|Briggs, William - UNIVERSITY OF WISCONSIN|
|Gaut, B - UNIV OF CA-IRVING|
|Doebley, John - UNIVERSITY OF WISCONSIN|
Submitted to: Genetics
Publication Type: Peer Reviewed Journal
Publication Acceptance Date: September 14, 2007
Publication Date: November 1, 2007
Citation: Briggs, W., Mcmullen, M.D., Gaut, B.S., Doebley, J. 2007. Linkage mapping of domestication loci in a large maize-teosinte backcross resource. Genetics. 177:1915-1928. Interpretive Summary: Identification of the genes involved in the domestication of teosinte into cultivated corn provides both a history of crop domestication and novel candidate genes for crop improvement. This study represents the most detailed QTL analysis to date of the genetic basis of domestication for any crop species. In addition, the genetic resources developed in this study will greatly aid isolation of domestication genes. The isolation of domestication genes that will follow from this study is of importance to evolutionary biologists in understanding the genetic mechanisms controlling artificial selection and for corn breeders by providing novel genes to manipulate in corn improvement programs.

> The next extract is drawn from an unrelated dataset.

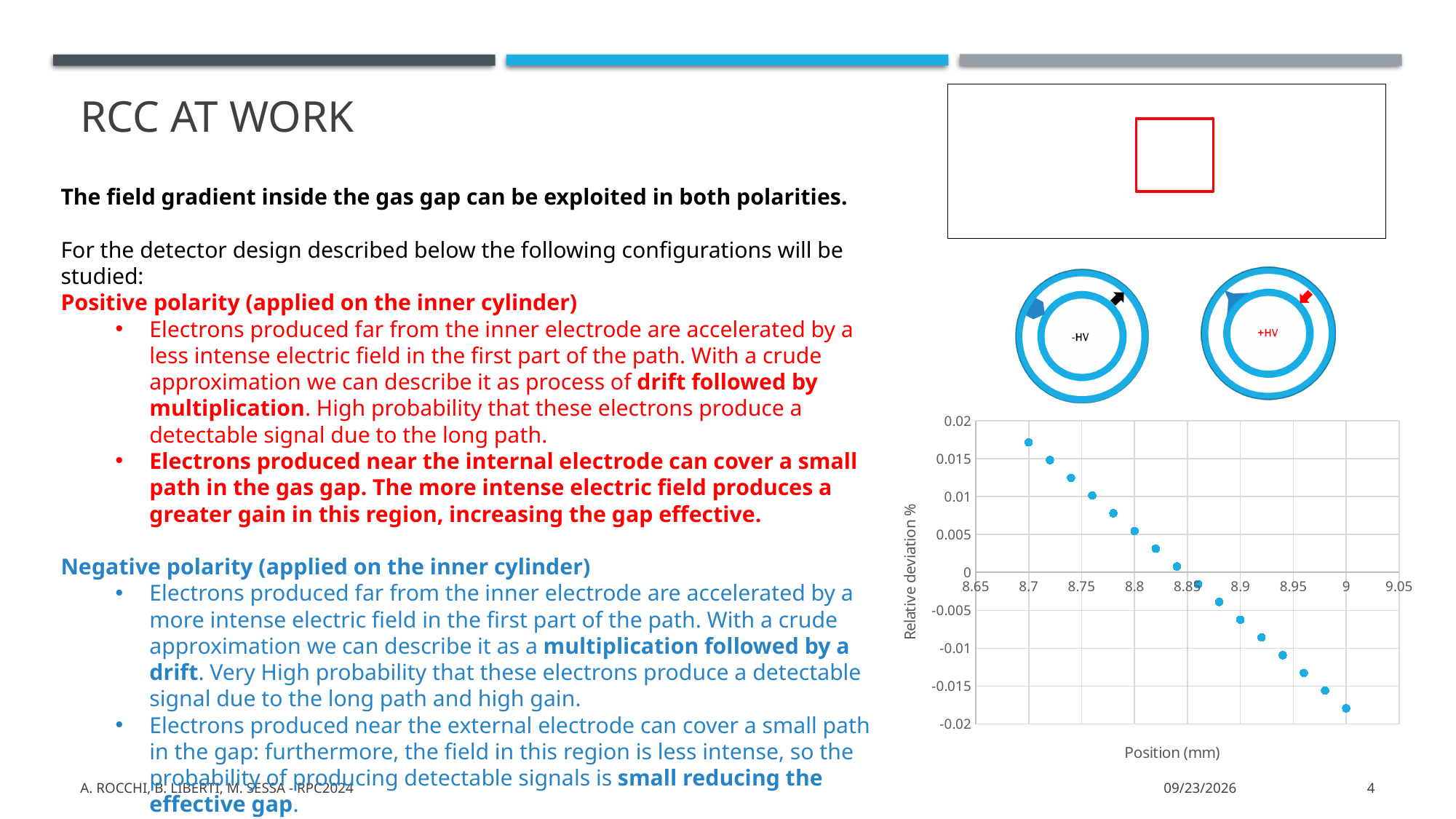
What is the title of the y axis of the chart? Relative deviation % Is the relative deviation at position 8.8 mm greater or less than 0? greater Is the relative deviation at position 8.9 mm greater or less than 0? less Do the plotted values rise or fall as position increases along the x axis? fall Is the relative deviation at position 9 mm greater or less than -0.015? less At which position (mm) is the relative deviation highest? 8.7 What kind of chart is shown on the slide? scatter plot At which position (mm) is the relative deviation lowest? 9 How many data points are plotted in the chart? 16 What is the title of the x axis of the chart? Position (mm) Which has the larger relative deviation: the point at 8.75 mm or the point at 8.95 mm? 8.75 mm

Technical Abstract: An ultimate objective of QTL mapping is cloning genes responsible for quantitative traits. However, projects seldom go beyond segments narrower than 5 cM without subsequent breeding and genotyping lines to identify additional crossovers in a genomic region of interest. We report on a QTL analysis performed as a preliminary step in the development of a resource for map-based cloning of domestication and improvement genes in corn. A large BC1 population derived from a cross between maize (Z. mays ssp. mays) and teosinte (ssp. parviglumis) was grown for the analysis. A total of 1749 progenies were genotyped for 304 markers and measured for 22 morphological traits. The results are in agreement with earlier studies showing a small number of genomic regions having greater impact on the morphological traits distinguishing maize and teosinte. Despite considerable power to detect epistasis, few QTL interactions were identified. To create a permanent resource, seed of BC1 plants was archived and 1000 BC2S6 BC1-derived lines are in development for fine mapping and cloning. The identification of four BC1 progeny with crossovers in a single gene, tb1, indicated that enough derived lines already exist to clone many QTL without the need to generate and identify additional crossovers.